NOBLE MISSION can provide the feelgood story so coveted from Ascot officials by winning the Qipco Champion Stakes.

Those responsible for British Champions Day have this week been shuffled into a corner due to a rash of high-profile defections that has been exacerbated by a near-apocalyptic spell of weather.

While Ascot is entitled to feel a sense of misfortune, the debate should rightly continue over the position of Champions Day in the racing calendar.

There could, however, still be a happy ending. Champions Day has so far been best remembered for the exploits of the peerless Frankel, who won the Queen Elizabeth II Stakes and Champion Stakes in consecutive seasons.

How appropriate it would be, then, if his full brother, Noble Mission, ploughed through the mud to take gold in the Champion.

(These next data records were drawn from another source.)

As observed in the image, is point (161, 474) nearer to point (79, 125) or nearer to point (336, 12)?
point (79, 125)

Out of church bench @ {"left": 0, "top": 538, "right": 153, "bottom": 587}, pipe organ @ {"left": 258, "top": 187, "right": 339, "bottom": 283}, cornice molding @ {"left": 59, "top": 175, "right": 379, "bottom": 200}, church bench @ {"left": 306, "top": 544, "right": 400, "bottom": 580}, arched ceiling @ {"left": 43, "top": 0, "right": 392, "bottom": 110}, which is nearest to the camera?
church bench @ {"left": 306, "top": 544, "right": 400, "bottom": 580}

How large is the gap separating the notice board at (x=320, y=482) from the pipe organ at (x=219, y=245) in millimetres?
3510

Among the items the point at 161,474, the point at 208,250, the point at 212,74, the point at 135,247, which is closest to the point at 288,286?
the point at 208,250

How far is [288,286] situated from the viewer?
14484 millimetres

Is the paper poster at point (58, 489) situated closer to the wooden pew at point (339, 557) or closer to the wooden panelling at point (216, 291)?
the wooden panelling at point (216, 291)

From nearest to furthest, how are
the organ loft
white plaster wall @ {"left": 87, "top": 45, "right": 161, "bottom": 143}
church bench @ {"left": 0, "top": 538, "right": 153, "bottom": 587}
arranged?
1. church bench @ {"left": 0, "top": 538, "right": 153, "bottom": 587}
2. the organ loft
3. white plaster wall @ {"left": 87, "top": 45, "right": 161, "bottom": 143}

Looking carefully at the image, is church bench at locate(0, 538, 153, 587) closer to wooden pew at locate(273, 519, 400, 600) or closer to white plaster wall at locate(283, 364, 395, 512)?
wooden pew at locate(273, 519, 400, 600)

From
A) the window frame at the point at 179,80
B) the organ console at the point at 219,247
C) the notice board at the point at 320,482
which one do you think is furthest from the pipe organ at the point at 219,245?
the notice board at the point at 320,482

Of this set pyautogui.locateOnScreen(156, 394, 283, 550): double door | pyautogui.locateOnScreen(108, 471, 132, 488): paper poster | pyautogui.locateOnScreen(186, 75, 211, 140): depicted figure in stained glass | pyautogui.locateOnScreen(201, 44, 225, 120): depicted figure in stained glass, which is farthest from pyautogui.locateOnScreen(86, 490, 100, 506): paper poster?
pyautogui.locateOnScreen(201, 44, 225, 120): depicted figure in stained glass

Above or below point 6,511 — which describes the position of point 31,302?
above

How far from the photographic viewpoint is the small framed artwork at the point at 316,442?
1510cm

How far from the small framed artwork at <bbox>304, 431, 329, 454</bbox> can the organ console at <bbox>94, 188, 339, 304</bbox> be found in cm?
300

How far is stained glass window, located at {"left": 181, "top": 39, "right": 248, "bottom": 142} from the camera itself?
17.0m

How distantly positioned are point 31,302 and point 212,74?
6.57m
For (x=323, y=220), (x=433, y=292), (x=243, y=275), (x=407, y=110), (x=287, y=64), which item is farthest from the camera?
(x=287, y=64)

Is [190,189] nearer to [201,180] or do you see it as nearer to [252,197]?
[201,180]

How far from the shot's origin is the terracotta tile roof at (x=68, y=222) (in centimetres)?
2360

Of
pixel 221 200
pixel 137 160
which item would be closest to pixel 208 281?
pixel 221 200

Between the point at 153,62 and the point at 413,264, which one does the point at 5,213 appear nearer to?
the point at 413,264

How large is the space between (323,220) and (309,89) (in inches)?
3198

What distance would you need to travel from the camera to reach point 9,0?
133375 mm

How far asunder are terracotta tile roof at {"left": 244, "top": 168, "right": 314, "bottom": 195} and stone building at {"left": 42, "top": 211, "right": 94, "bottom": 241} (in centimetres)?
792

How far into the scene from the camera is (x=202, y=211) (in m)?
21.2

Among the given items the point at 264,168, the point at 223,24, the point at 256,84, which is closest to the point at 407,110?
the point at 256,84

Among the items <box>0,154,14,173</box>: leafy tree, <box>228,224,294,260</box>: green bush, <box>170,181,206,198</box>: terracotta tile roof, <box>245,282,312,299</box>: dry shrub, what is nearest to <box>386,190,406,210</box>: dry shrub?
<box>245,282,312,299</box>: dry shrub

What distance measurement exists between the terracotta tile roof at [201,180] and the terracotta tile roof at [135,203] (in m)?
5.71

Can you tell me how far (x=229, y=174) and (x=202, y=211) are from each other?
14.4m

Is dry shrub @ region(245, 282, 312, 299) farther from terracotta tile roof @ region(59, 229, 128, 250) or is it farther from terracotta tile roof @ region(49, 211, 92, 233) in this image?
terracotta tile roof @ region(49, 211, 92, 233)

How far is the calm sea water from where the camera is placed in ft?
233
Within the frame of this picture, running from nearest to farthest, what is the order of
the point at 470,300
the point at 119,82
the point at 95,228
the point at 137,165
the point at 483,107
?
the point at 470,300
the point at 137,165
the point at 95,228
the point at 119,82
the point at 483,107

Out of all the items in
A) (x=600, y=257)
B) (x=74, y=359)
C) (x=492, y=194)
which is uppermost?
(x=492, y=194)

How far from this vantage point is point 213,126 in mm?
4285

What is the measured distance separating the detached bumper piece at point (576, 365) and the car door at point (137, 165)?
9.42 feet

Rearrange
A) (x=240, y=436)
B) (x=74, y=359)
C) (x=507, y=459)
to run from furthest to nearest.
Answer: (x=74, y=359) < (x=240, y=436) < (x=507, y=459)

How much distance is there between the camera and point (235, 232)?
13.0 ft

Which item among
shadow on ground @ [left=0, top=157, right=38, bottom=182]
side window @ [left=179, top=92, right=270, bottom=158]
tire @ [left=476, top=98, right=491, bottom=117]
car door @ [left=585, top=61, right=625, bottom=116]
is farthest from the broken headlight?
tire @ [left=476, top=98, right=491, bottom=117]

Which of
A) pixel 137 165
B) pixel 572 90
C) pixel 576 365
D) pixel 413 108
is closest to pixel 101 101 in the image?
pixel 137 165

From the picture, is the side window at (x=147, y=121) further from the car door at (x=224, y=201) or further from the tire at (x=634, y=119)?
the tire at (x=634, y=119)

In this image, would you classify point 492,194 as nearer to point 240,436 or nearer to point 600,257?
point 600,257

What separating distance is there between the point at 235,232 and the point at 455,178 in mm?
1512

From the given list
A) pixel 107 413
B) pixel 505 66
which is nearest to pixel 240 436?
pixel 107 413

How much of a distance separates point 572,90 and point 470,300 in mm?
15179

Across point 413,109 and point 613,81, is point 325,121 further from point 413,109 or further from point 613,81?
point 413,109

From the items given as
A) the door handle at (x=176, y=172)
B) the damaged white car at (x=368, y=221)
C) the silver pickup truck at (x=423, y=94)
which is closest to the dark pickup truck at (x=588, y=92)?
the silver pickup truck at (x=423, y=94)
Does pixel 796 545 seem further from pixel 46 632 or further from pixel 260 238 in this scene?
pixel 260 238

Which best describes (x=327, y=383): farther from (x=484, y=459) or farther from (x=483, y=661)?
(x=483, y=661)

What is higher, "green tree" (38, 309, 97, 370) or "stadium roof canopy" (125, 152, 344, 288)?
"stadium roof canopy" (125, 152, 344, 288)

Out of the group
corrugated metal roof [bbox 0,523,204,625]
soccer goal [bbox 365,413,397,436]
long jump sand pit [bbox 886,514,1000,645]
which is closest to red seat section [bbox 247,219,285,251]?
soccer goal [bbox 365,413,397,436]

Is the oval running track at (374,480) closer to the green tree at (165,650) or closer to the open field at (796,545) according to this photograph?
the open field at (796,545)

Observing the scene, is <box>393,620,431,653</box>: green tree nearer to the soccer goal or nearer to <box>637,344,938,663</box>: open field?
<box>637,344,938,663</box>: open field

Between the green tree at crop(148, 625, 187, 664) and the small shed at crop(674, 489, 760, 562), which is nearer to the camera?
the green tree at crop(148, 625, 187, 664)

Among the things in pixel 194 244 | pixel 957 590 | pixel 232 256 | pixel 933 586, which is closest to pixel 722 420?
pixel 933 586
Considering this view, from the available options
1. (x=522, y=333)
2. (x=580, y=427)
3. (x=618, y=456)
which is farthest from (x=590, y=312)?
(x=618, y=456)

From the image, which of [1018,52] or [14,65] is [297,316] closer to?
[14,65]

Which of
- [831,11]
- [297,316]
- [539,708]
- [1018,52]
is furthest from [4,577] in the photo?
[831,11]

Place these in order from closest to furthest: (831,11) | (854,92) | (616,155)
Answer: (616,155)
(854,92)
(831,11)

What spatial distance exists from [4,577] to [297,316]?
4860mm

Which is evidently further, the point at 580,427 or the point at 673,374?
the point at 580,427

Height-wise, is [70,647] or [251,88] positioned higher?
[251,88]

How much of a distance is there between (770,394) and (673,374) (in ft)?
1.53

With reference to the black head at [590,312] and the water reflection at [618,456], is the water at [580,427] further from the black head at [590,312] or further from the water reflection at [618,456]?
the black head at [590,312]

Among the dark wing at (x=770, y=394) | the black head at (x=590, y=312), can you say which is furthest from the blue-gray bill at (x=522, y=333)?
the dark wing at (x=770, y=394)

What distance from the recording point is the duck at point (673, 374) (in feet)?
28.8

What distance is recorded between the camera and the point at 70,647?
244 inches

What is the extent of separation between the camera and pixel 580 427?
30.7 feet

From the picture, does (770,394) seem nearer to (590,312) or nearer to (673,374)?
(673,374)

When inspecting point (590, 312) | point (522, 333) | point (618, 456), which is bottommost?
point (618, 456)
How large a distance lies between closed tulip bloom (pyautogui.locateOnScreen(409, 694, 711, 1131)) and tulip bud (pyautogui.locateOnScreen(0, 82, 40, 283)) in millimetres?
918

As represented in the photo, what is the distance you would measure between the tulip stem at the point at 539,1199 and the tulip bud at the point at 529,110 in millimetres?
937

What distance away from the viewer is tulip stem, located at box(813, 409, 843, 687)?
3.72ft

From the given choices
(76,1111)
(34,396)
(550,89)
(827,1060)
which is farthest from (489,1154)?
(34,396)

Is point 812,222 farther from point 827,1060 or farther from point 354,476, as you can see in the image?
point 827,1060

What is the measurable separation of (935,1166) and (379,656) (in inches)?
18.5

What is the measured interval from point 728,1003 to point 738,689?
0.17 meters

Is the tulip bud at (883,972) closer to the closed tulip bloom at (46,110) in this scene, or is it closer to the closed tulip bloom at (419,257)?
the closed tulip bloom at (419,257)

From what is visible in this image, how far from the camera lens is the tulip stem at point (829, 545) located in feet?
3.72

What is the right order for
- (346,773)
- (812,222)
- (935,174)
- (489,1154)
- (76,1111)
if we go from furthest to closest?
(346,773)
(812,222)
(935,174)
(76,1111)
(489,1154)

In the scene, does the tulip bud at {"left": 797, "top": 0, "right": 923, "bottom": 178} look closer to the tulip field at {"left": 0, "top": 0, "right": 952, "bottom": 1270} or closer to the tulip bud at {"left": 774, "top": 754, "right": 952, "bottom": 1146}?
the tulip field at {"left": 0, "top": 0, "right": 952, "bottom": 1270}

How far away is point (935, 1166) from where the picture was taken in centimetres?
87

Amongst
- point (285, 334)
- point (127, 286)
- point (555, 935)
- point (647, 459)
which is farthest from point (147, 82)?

Lady Cecil's colt will, of course, have plenty of support from punters acting from the heart.

But with the rain continuing to fall, he rates an entirely sensible solution for those opposed to the estimable Cirrus Des Aigles, who won the race in 2011 but is now eight years old.

Noble Mission is no spring chicken at five, but his renaissance this season has been pretty startling.

The Khalid Abdullah-trained entire claimed four races on the spin from April to June, with subsequent Hardwicke Stakes winner Telescope twice on the receiving end of a battering at Sandown and at Chester.

He was successful twice at Group One level when victorious in Tatersalls Gold Cup at the Curragh and in the Grand Prix de Saint-Cloud in France, which he was awarded after the winner Spiritjim subsequently tested positive for a banned substance.

Noble Mission adores competing in bog-like conditions and could feasibly have the field strung out from the outset under the trusty James Doyle.

His ample reserves of stamina could leave his rivals floundering in the Ascot mud and he can sign off his career on a winning note.